• **Selected extract**:
[START]

Well, yeah, I’d probably be looking into that too… @erlend_sh could you say more on how you envision a possible participation effort? From reading the “lessons learned…” I think that there is something defined in what it all is going to be about?

I don’t understand what you mean by “how you envision a possible participation effort” or “is something defined in what it all is going to be about?”. Could you rephrase?

We don’t have any specific projects in mind yet if that’s what you’re referring to. The students will have to help pitch ideas for that, but I guess we have many ideas left over from last year that could be revisited.

I think JME should definitely participate because it’s a great opportunity for the engine to grow and for users to contribute something. I’d personally love to take part but unfortunately I have to do a lot of stuff for my finals…

What about the projects from last summer? I’ve seen some of them but the cinematic editor for example isn’t released yet is it?

[END]

• **Extracted data**:
[START]

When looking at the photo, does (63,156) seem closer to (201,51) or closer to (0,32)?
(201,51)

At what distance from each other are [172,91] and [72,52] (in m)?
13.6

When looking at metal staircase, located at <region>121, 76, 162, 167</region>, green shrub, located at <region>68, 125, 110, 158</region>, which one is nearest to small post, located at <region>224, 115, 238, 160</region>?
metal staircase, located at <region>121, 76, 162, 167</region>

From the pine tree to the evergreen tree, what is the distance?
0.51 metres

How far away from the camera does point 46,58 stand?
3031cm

[END]
[START]

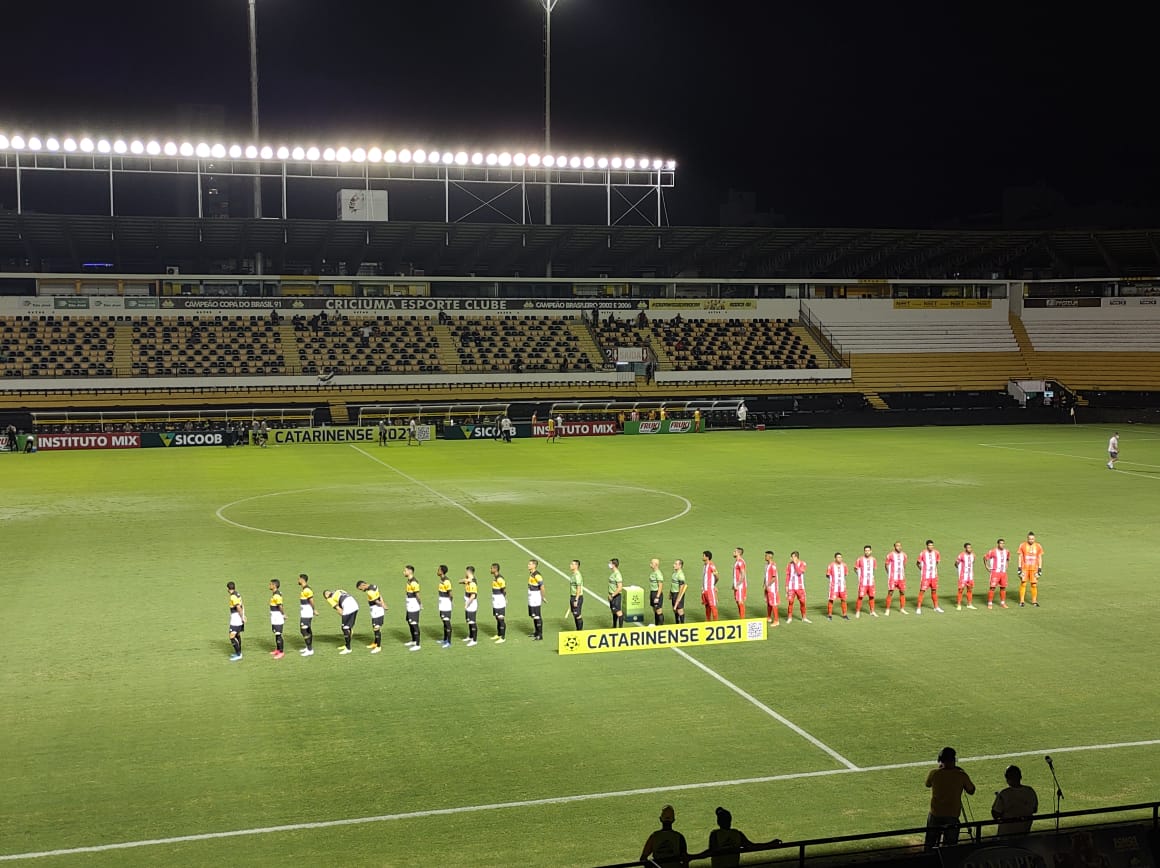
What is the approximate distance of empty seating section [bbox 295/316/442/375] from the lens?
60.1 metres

[END]
[START]

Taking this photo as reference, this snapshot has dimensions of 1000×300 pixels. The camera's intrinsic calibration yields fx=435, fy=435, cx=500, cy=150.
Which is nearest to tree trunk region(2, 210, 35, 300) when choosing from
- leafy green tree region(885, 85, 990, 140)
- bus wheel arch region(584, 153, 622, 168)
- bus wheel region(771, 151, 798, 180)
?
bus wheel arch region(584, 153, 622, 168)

[END]

• **Things to do**:
- a) In the forum discussion, who will have to help pitch ideas for projects?
- b) From the forum discussion, copy the passage that begins with the words "I don’t understand" and ends with "could be revisited.".

• **Exercise responses**:
- a) The students.

- b)
I don’t understand what you mean by “how you envision a possible participation effort” or “is something defined in what it all is going to be about?”. Could you rephrase?

We don’t have any specific projects in mind yet if that’s what you’re referring to. The students will have to help pitch ideas for that, but I guess we have many ideas left over from last year that could be revisited.